There are no 'commands' for this tool, since it's doing only and exactly one thing, though it does have several flags.
-iindicates the input .csv file. (required)-oindicates the output .jsonl file. (required)-ais an optional flag that returns all (true) or only broken (false) links. The default behavior is false, only returning broken links.
Here is an example of how to run the tool:
linkgo -i input.csv -o output.jsonl -a false
Using the tool on the file provided in the example directory looks like this:
linkgo -i Links.csv -o Result.jsonl -a true
Where Links.csv looks like:
https://www.id.uscourts.gov/glossary.htm
https://www.merriam-webster.com/dictionary/anthropogenic
Will produce Result.jsonl that looks like:
{"url":"https://www.id.uscourts.gov/glossary.htm","response_status_code":404,"response_status":"Not Found","time_of_validation":"2025-02-01T13:32:20Z"}
{"url":"https://www.merriam-webster.com/dictionary/anthropogenic","response_status_code":200,"response_status":"OK","time_of_validation":"2025-02-01T13:32:20Z"}
If the -o flag is given stdout as the argument, then the results will be printed to standard out.

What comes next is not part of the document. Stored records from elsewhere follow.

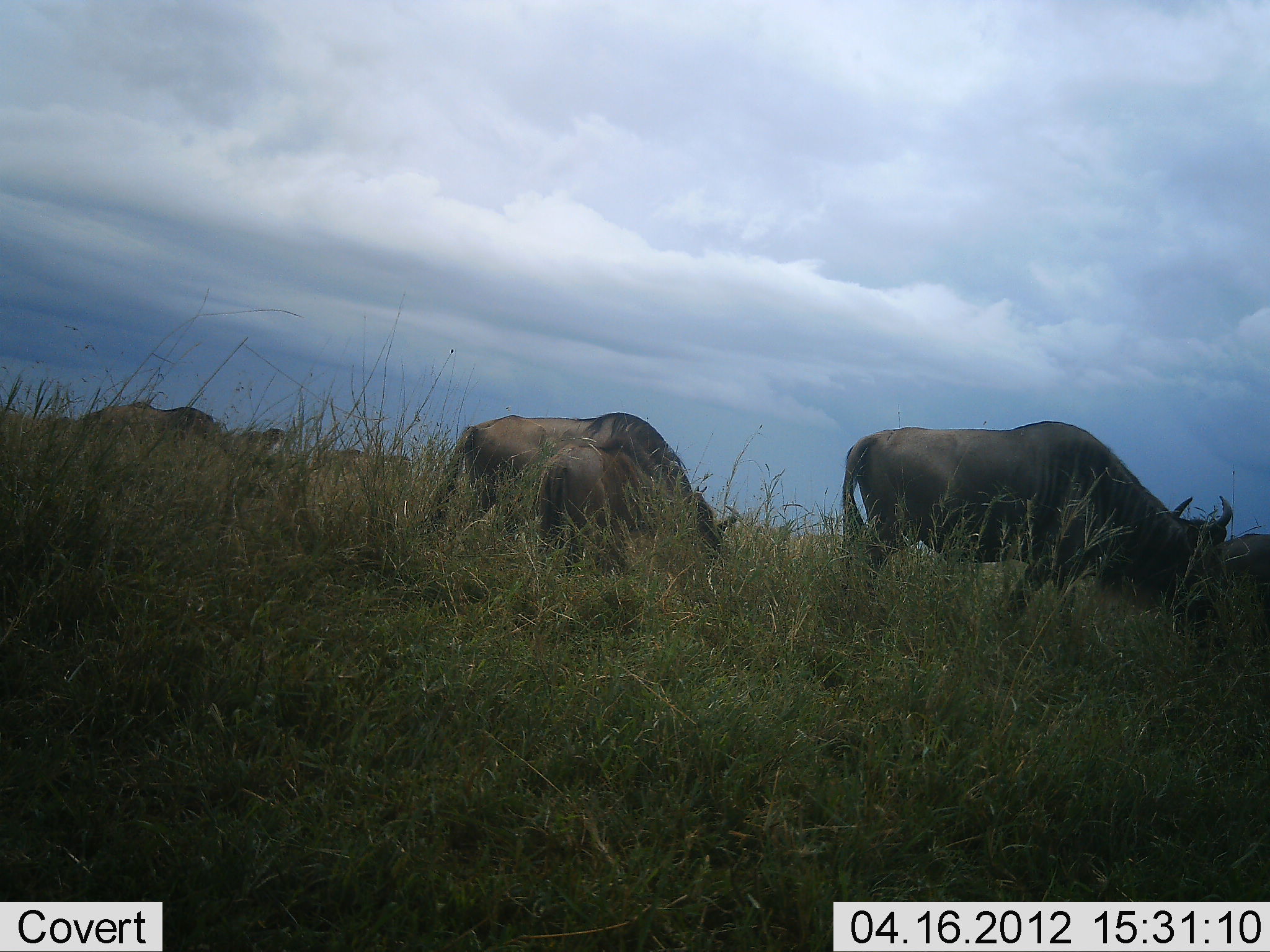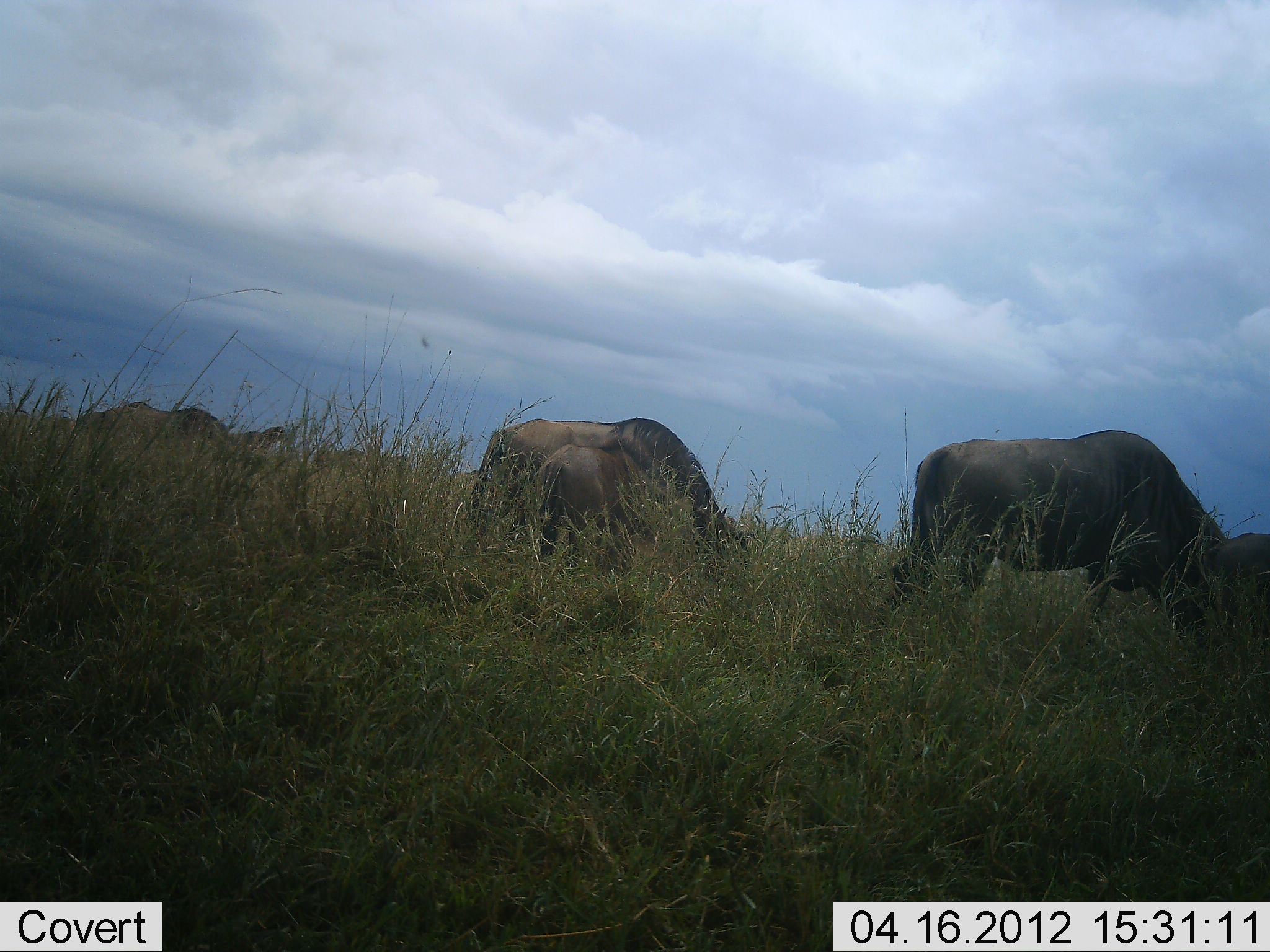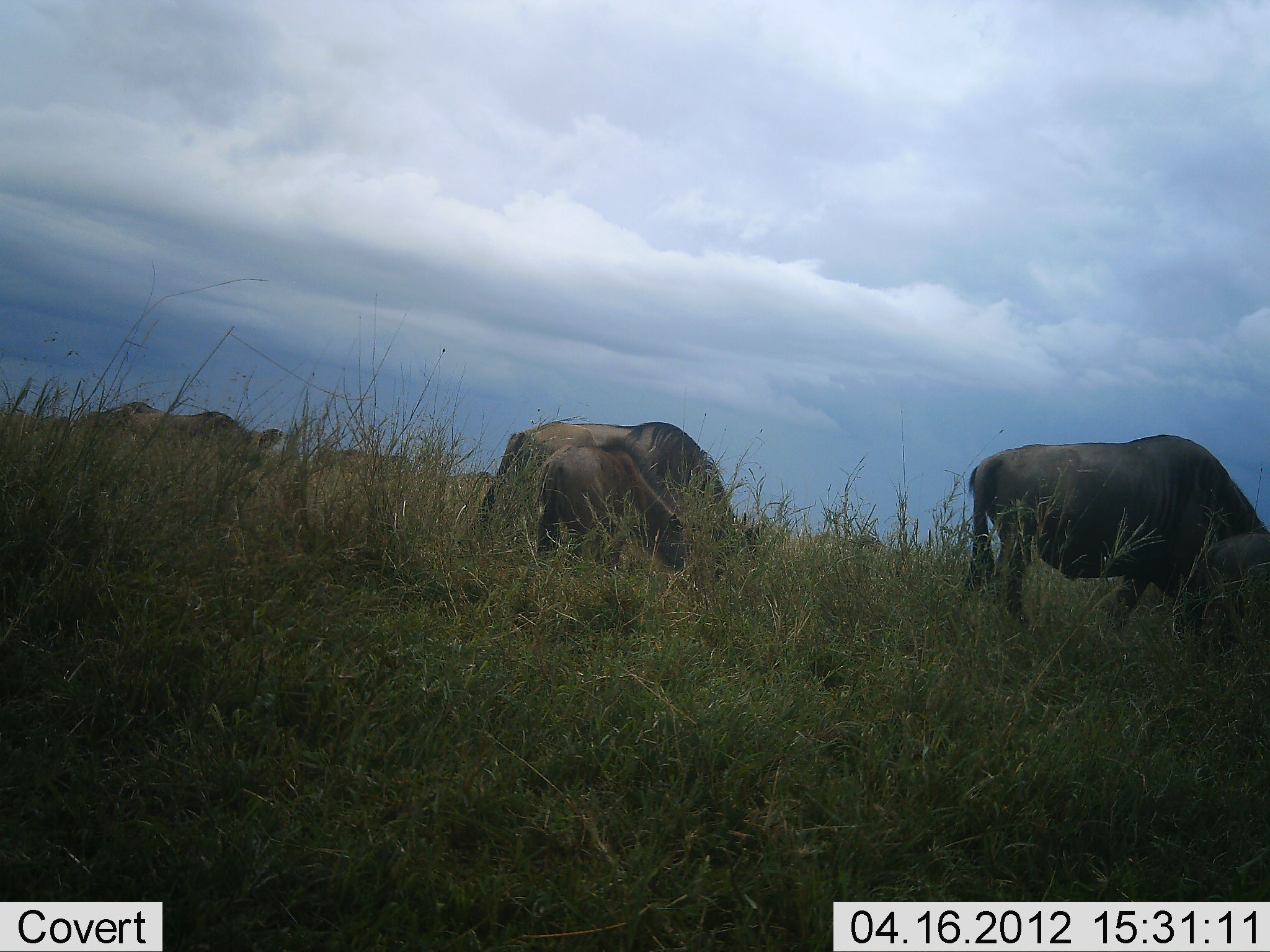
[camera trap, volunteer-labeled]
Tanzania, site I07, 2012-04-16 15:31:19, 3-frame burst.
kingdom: Animalia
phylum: Chordata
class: Mammalia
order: Artiodactyla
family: Bovidae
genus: Connochaetes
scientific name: Connochaetes taurinus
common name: blue wildebeest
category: wildebeest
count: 5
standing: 40%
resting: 0%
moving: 47%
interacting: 0%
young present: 47%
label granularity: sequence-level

Doing some basic benchmarking, I found the following metrics:
- 5528 links: 5m0.5996156s
- 2764 links: 2m34.1643896s
- 1382 links: 22.0518904s
- 691 links: 21.5917739s
- 355 links: 21.5984185s
I have several features and basic functionality planned for development, including:
- ✅ Outputting only 'dead' links
- ✅ Printing to standard out.
- ✅ Using GoRoutines to speed up link checking
- ⬜️ Handle different output formats, like .csv or .tsv.
- ⬜️ Handle different input formats.